Using a multi-dimensional sparse array in python

Hello!

I have data including 190 lines with each up to 180 points with x,y,z coordinates and I try to store it as a sparse array with tiledb.

dom = tiledb.Domain(tiledb.Dim(name="fibers", domain=(0,number_of_streamlines-1), tile=4, dtype=np.float32),
                        tiledb.Dim(name="points", domain=(0,max_line_length-1), tile=4, dtype=np.float32),
    #                     tiledb.Dim(name="coords", domain=(0,2), tile=4, dtype=np.float32), 
                       )

schema = tiledb.ArraySchema(ctx, domain=dom, sparse=True,
                                attrs=[tiledb.Attr(ctx, name="x", dtype=np.float32), 
                                       tiledb.Attr(ctx, name="y", dtype=np.float32),
                                       tiledb.Attr(ctx, name="z", dtype=np.float32)])

TypeError: init() got multiple values for keyword argument ‘name’

schema = tiledb.ArraySchema(ctx, domain=dom, sparse=True,
                                attrs=[tiledb.Attr(ctx, name="xyz", dtype=np.dtype([("", np.float32),
                                                                                    ("", np.float32),
                                                                                    ("", np.float32)]))])

TypeError: init() got multiple values for keyword argument ‘name’

This is a noob questions so I really don’t know what is going on.

Please help!

Thank you so much!

Hi Daniel,

Nice to see you on here!

The issue here is that the ctx argument should be passed as a keyword, if at all, rather than positionally. However, with Python you can omit it for routine use.

The following works for me with TileDB-Py 0.4.3 from Conda:

schema = tiledb.ArraySchema(domain=dom, sparse=True,
                                attrs=[tiledb.Attr(name="x", dtype=np.float32),
                                       tiledb.Attr(name="y", dtype=np.float32),
                                       tiledb.Attr(name="z", dtype=np.float32)])

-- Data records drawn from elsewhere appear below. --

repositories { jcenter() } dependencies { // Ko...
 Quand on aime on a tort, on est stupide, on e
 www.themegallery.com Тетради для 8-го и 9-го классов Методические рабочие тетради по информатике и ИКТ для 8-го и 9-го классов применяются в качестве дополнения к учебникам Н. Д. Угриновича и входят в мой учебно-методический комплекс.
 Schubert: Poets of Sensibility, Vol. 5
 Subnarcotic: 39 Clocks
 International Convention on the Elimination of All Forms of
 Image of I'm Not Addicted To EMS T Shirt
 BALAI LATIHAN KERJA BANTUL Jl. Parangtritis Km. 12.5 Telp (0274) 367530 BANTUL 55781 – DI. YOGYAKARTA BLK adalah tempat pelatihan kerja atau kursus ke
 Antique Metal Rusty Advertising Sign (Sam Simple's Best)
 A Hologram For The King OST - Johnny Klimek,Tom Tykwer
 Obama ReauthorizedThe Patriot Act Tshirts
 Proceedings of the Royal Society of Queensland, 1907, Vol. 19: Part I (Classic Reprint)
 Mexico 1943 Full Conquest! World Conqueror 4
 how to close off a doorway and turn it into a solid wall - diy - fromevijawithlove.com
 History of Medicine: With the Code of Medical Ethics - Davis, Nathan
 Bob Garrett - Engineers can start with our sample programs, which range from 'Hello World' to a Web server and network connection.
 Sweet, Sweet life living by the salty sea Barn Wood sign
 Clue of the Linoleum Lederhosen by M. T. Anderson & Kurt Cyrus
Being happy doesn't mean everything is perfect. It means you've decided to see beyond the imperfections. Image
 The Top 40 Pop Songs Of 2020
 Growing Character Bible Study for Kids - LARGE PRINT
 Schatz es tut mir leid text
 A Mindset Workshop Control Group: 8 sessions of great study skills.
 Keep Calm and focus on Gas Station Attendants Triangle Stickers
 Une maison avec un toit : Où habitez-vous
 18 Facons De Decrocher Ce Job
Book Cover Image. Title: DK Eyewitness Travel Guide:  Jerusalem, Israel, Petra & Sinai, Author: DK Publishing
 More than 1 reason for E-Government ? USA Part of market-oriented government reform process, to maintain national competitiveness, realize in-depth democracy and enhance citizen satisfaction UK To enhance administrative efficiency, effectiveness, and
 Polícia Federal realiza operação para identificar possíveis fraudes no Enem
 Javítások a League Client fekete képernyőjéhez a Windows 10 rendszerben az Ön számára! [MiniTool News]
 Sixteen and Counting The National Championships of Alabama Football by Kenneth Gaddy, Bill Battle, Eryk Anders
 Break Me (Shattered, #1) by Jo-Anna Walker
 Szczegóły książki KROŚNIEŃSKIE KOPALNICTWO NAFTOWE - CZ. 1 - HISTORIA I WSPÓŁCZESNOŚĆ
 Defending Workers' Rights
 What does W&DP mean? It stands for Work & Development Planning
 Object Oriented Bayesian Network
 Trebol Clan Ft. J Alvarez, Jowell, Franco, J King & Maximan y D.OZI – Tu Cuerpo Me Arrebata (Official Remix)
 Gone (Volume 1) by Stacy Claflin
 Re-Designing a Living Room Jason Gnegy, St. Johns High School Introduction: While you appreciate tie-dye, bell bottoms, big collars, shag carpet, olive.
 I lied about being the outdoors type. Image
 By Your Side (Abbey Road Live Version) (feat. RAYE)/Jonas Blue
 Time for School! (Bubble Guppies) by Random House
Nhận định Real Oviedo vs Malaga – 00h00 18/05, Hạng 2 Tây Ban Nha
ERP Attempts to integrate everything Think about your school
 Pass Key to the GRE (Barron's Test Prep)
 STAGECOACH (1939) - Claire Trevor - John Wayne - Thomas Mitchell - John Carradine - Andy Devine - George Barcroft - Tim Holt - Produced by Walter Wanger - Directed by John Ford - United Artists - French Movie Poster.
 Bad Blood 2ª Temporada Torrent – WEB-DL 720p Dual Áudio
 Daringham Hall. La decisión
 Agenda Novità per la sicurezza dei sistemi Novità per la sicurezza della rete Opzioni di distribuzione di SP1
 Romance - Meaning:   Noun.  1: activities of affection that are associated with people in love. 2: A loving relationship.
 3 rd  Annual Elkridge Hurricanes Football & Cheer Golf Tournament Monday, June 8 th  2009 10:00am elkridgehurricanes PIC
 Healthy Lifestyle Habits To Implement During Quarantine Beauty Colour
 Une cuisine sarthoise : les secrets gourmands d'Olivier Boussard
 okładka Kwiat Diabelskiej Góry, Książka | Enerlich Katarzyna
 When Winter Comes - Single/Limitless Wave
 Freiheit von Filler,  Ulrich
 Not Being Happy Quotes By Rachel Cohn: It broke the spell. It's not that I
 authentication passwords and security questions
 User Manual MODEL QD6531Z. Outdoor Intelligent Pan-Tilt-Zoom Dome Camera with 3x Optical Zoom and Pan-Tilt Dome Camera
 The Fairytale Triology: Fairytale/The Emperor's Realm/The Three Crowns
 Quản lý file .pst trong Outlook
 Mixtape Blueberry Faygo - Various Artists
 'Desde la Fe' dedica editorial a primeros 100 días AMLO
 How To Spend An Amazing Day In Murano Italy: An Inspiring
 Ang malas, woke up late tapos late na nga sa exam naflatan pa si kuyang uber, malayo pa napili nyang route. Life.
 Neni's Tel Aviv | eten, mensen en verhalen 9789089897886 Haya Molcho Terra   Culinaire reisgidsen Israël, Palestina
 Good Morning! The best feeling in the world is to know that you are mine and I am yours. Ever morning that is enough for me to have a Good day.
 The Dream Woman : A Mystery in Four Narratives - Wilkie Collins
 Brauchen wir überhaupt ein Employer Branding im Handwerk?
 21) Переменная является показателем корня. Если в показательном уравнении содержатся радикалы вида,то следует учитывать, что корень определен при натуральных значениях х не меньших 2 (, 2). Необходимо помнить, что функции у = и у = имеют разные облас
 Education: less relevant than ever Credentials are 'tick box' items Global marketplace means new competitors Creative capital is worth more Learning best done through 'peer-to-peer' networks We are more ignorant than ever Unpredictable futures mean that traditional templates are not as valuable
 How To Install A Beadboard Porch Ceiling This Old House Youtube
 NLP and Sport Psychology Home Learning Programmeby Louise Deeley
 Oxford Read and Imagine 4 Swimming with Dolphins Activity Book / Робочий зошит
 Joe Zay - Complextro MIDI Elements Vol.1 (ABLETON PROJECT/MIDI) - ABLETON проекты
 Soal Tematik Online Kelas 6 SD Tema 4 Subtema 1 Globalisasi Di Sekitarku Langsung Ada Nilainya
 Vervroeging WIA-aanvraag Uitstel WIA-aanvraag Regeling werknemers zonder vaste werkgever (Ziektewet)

The current version of the sparse tutorial and quickstart code look up-to-date, but please let me know any doc URLs you were working from, and I will make sure to update them.

Cheers,
Isaiah

Thank you so much! This part works now! :slight_smile:

Now, I tried the following schemas:

schema = tiledb.ArraySchema(domain=dom, sparse=True,
                                attrs=[tiledb.Attr(name="x", dtype=np.float32),
                                       tiledb.Attr(name="y", dtype=np.float32),
                                       tiledb.Attr(name="z", dtype=np.float32)])

and

schema = tiledb.ArraySchema(domain=dom, sparse=True,
                                attrs=[tiledb.Attr(name="coordinates", dtype=np.dtype([("", np.float32),
                                                                                       ("", np.float32), 
                                                                                       ("", np.float32)]))])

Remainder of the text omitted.